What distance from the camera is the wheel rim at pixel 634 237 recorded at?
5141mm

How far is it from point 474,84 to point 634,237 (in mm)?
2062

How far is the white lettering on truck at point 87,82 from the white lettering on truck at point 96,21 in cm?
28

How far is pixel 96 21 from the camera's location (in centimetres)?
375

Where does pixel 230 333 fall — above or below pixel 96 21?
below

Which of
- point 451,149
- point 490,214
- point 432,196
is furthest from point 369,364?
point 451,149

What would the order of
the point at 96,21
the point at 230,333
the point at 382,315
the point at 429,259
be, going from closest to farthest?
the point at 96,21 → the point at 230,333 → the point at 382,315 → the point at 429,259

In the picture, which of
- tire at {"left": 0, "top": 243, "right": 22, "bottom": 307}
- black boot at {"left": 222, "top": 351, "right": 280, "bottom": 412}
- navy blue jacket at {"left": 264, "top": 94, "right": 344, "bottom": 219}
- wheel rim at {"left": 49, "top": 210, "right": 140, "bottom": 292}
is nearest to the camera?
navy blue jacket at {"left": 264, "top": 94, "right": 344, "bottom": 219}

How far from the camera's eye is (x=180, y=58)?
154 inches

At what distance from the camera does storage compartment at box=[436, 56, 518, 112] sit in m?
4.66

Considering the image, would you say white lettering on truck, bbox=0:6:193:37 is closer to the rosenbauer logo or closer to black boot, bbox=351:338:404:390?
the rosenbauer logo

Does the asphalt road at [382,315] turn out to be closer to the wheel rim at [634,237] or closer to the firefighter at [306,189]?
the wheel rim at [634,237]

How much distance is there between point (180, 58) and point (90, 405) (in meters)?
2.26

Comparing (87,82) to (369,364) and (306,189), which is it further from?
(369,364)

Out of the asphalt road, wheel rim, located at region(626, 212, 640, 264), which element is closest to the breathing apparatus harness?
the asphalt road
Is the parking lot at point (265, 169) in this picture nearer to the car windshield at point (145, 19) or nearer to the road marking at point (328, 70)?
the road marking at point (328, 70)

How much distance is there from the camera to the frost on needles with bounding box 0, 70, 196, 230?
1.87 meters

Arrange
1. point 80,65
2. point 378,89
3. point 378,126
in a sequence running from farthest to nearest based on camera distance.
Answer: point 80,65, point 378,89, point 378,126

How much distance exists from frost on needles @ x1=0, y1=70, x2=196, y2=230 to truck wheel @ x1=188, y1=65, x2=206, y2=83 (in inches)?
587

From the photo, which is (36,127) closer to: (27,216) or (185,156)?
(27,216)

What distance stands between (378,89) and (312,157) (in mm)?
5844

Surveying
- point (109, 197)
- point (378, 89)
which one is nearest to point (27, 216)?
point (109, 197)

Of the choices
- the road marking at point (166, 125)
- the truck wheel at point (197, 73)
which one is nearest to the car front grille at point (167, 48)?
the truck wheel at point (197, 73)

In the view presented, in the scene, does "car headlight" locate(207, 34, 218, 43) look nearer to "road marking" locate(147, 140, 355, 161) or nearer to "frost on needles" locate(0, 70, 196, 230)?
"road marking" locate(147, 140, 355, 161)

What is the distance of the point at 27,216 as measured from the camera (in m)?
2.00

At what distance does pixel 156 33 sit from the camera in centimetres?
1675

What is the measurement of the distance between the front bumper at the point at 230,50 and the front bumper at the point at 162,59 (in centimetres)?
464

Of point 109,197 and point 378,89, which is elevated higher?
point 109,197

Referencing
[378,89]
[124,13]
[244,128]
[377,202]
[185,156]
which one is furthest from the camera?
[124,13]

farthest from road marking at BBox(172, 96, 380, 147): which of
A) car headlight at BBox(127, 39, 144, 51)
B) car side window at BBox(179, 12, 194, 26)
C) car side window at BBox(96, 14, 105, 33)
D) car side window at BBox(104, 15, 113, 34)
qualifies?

→ TASK GOAL
Please reproduce every one of the records above word for word, keeping each line as it appears.

→ ANSWER TO THIS EXERCISE
What distance from the camera is the wheel rim at pixel 634 237 recorded at?
5141mm

How far is it from point 474,84 to point 634,237 (in mm)?
2062

How far is the white lettering on truck at point 87,82 from the white lettering on truck at point 96,21 in cm?
28

How far is pixel 96 21 from the camera's location (in centimetres)?
375

Where does pixel 230 333 fall — above or below pixel 96 21?
below

Which of
- point 451,149
- point 490,214
- point 432,196
is furthest from point 369,364?
point 451,149

What would the order of
the point at 96,21
the point at 230,333
the point at 382,315
the point at 429,259
be, going from closest to farthest?
the point at 96,21 → the point at 230,333 → the point at 382,315 → the point at 429,259

In the picture, which of
- tire at {"left": 0, "top": 243, "right": 22, "bottom": 307}
- black boot at {"left": 222, "top": 351, "right": 280, "bottom": 412}
- navy blue jacket at {"left": 264, "top": 94, "right": 344, "bottom": 219}
- wheel rim at {"left": 49, "top": 210, "right": 140, "bottom": 292}
is nearest to the camera?
navy blue jacket at {"left": 264, "top": 94, "right": 344, "bottom": 219}

How far from the camera's eye is (x=180, y=58)?
154 inches

At what distance from the camera does storage compartment at box=[436, 56, 518, 112] sit in m?
4.66

Considering the image, would you say white lettering on truck, bbox=0:6:193:37 is closer to the rosenbauer logo or closer to black boot, bbox=351:338:404:390?
the rosenbauer logo

Does the asphalt road at [382,315] turn out to be closer to the wheel rim at [634,237] or closer to the firefighter at [306,189]?
the wheel rim at [634,237]

How much distance is there between point (180, 58) and point (90, 405) (in meters)?
2.26

Comparing (87,82) to (369,364) and (306,189), which is it further from?
(369,364)

Out of the asphalt road, wheel rim, located at region(626, 212, 640, 264), which element is closest to the breathing apparatus harness?
the asphalt road
Is the parking lot at point (265, 169) in this picture nearer to the car windshield at point (145, 19) or nearer to the road marking at point (328, 70)?
the road marking at point (328, 70)

How much distance is there from the camera to the frost on needles with bounding box 0, 70, 196, 230?
1.87 meters

Arrange
1. point 80,65
2. point 378,89
3. point 378,126
in a sequence running from farthest to nearest based on camera distance.
Answer: point 80,65, point 378,89, point 378,126

How much distance exists from frost on needles @ x1=0, y1=70, x2=196, y2=230 to truck wheel @ x1=188, y1=65, x2=206, y2=83 (in inches)?
587

From the photo, which is (36,127) closer to: (27,216) or (185,156)?
(27,216)

What distance stands between (378,89) and (312,157) (in mm)?
5844

Surveying
- point (109, 197)
- point (378, 89)
which one is nearest to point (27, 216)?
point (109, 197)

Of the choices
- the road marking at point (166, 125)
- the truck wheel at point (197, 73)
which one is nearest to the car front grille at point (167, 48)?
the truck wheel at point (197, 73)

In the view presented, in the scene, does "car headlight" locate(207, 34, 218, 43) look nearer to "road marking" locate(147, 140, 355, 161) or nearer to "frost on needles" locate(0, 70, 196, 230)?
"road marking" locate(147, 140, 355, 161)

What is the distance of the point at 27,216 as measured from the camera (in m)?
2.00

At what distance does pixel 156 33 sit from the camera in centimetres?
1675

What is the measurement of the distance between the front bumper at the point at 230,50 and the front bumper at the point at 162,59 (in centimetres)?
464

Of point 109,197 and point 378,89, which is elevated higher?
point 109,197

Referencing
[378,89]
[124,13]
[244,128]
[377,202]
[185,156]
which one is furthest from the camera?
[124,13]

farthest from road marking at BBox(172, 96, 380, 147): which of
A) car headlight at BBox(127, 39, 144, 51)
B) car side window at BBox(179, 12, 194, 26)
C) car side window at BBox(96, 14, 105, 33)
D) car side window at BBox(104, 15, 113, 34)
qualifies?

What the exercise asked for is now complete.